Link to: News


Family Protects 588 Acres in New Hampshire

Thanks to the extended Putnam family, central New Hampshire has a new wilderness preserve. Rosamond Delori, James Putnam, Thomas Putnam, David Putnam Jr., Frederick Putnam, and Louisa Putnam generously donated 588 acres in Dublin, NH to Northeast Wilderness Trust.

The newly established Wildwood Wilderness Preserve abuts town, state, and privately conserved lands, protecting habitat connections in all four directions and building on long-standing conservation efforts within the Quabbin-to-Cardigan wildlife corridor and along the Monadnock-Sunapee Greenway.

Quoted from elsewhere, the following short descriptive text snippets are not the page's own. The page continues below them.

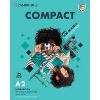 Compact Key for Schools 2nd Edition Student Book w/o Key+Online Practice+WBw/Key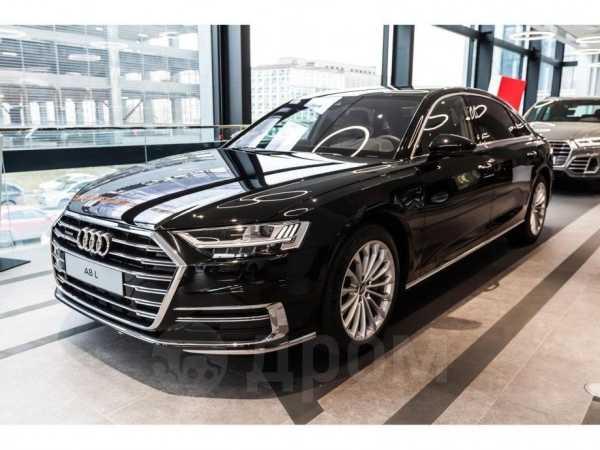 Audi A8, 2019 год, 6 945 933 руб.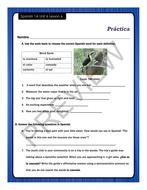 demo_pdf_Spanish_179.pdf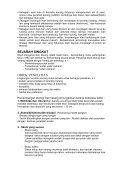 EKOLOGI IKAN KARANG - coremap - Page 2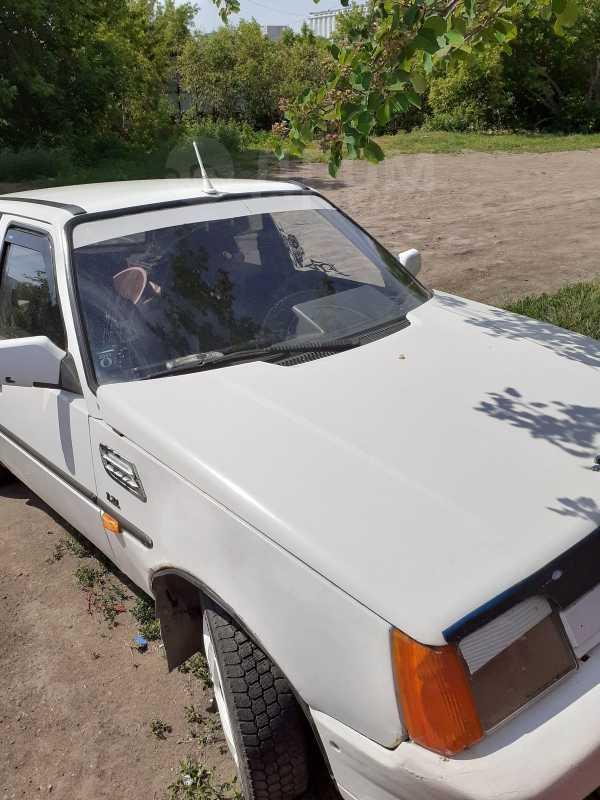 ЗАЗ Славута, 2000 год, 30 000 руб.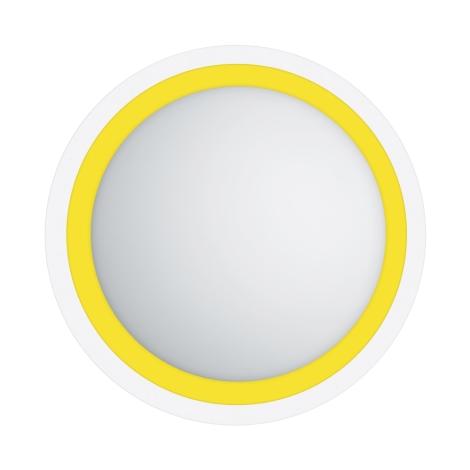 Top Light 5501/30/LK/ZL - Mennyezeti lámpa 2xE27/60W/230V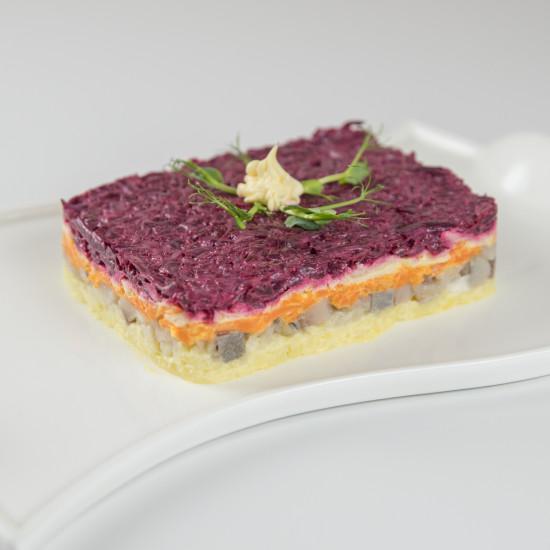 салат «шуба» 150 55 6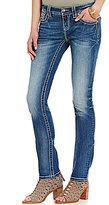 Miss Me Glitz Embellished Pocket Stretch Straight-Leg Jeans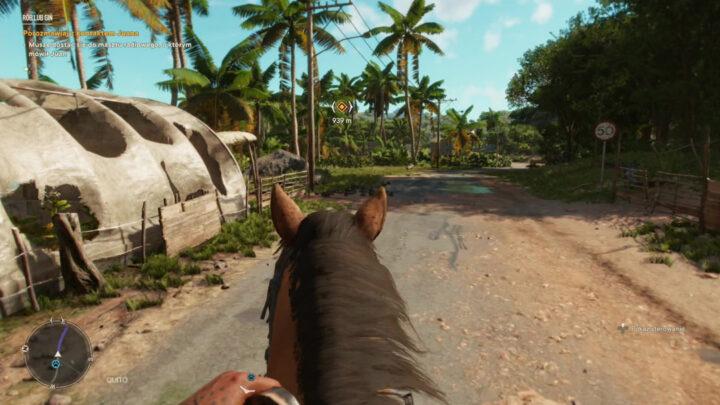 koń Far Cry 6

The new Preserve has a long-standing history of educational pursuits. Students at Antioch University conducted extensive ecological surveys in the 1990s and 2010s. This rich background of data creates a unique opportunity to conduct scientific inquiry into the changes over time for rewilding landscapes.

The Putnam family has owned the land since the 1950s, allowing nature to take its path and managing the land with a light touch only. Thus, the forest is in an exceptionally undisturbed natural state and has rare old forest characteristics. With 14 different kinds of wetlands, ten types of upland forest, and numerous vernal pools on the Preserve, the land harbors a diversity of wildlife across a broad range of habitats. A little over two miles of headwater streams, including Mountain Brook and Minnewawa Brook, feed into the Ashuelot River, a tributary of the Connecticut River.

Wildwood Wilderness Preserve is open to the public. A mile and a half of the Monadnock-Sunapee Greenway trail (a 50-mile hiking trail linking Mount Sunapee to Grand Monadnock) bisects the property, allowing people to experience this old forest firsthand and witness a wild place on nature’s terms.